* _EXCERPT_:
┌──

Racy aristocratic sisters who left 007 creator Ian Fleming shaken and stirred | Books | Entertainment

Bond star Roger Moore and the Bond Girls from 'View to a Kill'

Bond star Roger Moore and the Bond Girls from ‘View to a Kill’ (Image: Getty)

As confident in the bedroom as in a gunfight, irresistibly attractive, and often deadly, Ian Fleming’s Bond Girls are some of the coolest female characters in fiction and on the big screen. But how did these sultry, seductive and stunning femme fatales come about?

A new book reveals the two real-life women who more than any others inspired 007’s leading ladies – high-society sisters, Ann and Laura Charteris.

The party-loving duo left a trail of emotional chaos in the upper echelons of British society.

Wooed by rich and powerful men who gave them titles, country mansions and sumptuous London homes, they led a life of shameless hedonism – racking up seven marriages between them.

Indeed, one of Ann’s conquests was Fleming himself.

The pair began an affair while she was still married to her second husband, the Conservative politician and press baron 2nd Viscount Rothermere, enjoying wild, adulterous sexual liaisons, before finally marrying in 1952 after her latest divorce.

“Fleming looked set to be an eternal bachelor but he and Ann had a passionate, exhausting, all-consuming affair which led to his first marriage and her third,” says former BBC World Service journalist Christopher Reindorp, author of Never Shaken, Never Stirred.

Ian Fleming  and his wife Ann, nee Charteris

Ian Fleming and his wife Ann, nee Charteris (Image: Getty)

“The Charteris girls captured his imagination, with Ann becoming the most important figure in his life until his premature death.

“I’m convinced he based his Bond girls on the character of his lover and then wife but he was also fascinated by Ann’s sister Laura.”

Casino Royale, the first of what would become his wildly successful Bond series, was published the following year in 1953.

Reindorp has researched letters written by the two sisters, the Bond author and their friends, to piece together the alchemy behind their relationships.

The socially competitive sisters bagged a total of seven husbands between them, but nothing in their early years suggested they would become such influential society figures.

Ann was born in London on June 13, 1913, the eldest daughter of Captain Guy Charteris and his wife Frances Tennant. Her grandfather was Hugo Charteris, the 11th Earl of Wemyss.

Her sister Laura was born two years later and they had a brother Hugo, who became a novelist. A third sister, Mary Rose, came along in 1919.

As was the style in the latter days of the Edwardian era, the girls were educated by governesses, but Ann was more bookish and spent some time at Cheltenham Ladies College.

Presented to high society as a debutante, Ann married financier Shane O’Neill, 3rd Baron O’Neill, and they had two children, but she couldn’t resist the overtures of press baron Esmond Harmsworth, eventually marrying him after her first husband was killed in action in the Second World War.

└──

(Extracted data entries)
┌──

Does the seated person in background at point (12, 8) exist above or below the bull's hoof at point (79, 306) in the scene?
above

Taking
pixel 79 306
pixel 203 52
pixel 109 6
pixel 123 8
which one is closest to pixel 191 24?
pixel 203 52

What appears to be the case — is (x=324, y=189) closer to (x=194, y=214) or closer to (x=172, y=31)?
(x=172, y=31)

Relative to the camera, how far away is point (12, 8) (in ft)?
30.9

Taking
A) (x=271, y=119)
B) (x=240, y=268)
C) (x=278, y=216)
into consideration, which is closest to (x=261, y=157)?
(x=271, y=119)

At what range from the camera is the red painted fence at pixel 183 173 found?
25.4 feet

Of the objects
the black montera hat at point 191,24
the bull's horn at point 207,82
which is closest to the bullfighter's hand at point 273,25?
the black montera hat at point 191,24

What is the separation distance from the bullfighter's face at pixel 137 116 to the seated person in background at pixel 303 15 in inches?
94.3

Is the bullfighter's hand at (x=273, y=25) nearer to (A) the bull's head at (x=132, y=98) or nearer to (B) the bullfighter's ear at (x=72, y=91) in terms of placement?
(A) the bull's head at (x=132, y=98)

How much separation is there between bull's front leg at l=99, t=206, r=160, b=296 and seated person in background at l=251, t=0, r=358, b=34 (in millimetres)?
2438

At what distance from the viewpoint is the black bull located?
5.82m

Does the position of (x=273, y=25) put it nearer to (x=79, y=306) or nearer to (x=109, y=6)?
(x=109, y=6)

└──

* _CHALLENGES_:
• a. From the article on the Charteris sisters, list every relative of Ann Charteris by birth whom it names.
• b. Pick up the article on the Charteris sisters after its final sentence and write the next part.

* _RESPONSES FOR EACH TASK_:
• a. Captain Guy Charteris (father), Frances Tennant (mother), Hugo Charteris, 11th Earl of Wemyss (grandfather), Laura (sister), Hugo (brother), Mary Rose (sister)

• b.
Around the same time, she fell for Fleming’s wit and charm, embarking on a secret affair.

The Bond creator became anxious their illicit liaison would be discovered, writing in one letter: “I know how you leave things lying around like a jackdaw and I expect every day that it will be the end.

“I do wish you’d take trouble and not leave my letters among your brassieres and your pants. Do please try. I know perfectly well that you are going to come along one day with a tragic face and say that all is discovered.”

During this period, Fleming was a senior journalist for The Sunday Times, a rival of Harmsworth’s own newspaper empire.

In another letter, there was a definite hint their love-making involved a bit of sado-masochism: “You have made bruises on my arms and shoulders. All this damage will have to be paid for some time.”

Ann then fell pregnant by Fleming while still married but sadly their daughter, Mary, died soon after her birth in 1951.

She formally separated from Harmsworth at the end of that year and began tentatively making a new life with Fleming, who was spending more and more time at Goldeneye, the beachside home in Jamaica he’d built in 1946.

They married in a quiet registry office ceremony on the Caribbean island in March 1952 while she was pregnant with their second child. Waving goodbye to his life as a bachelor, Fleming was overjoyed with his new status as husband and soon-to-be father but realised he would need a great deal more money to give his bride the sort of life she had become accustomed to, even though her second divorce involved a £100,000 settlement.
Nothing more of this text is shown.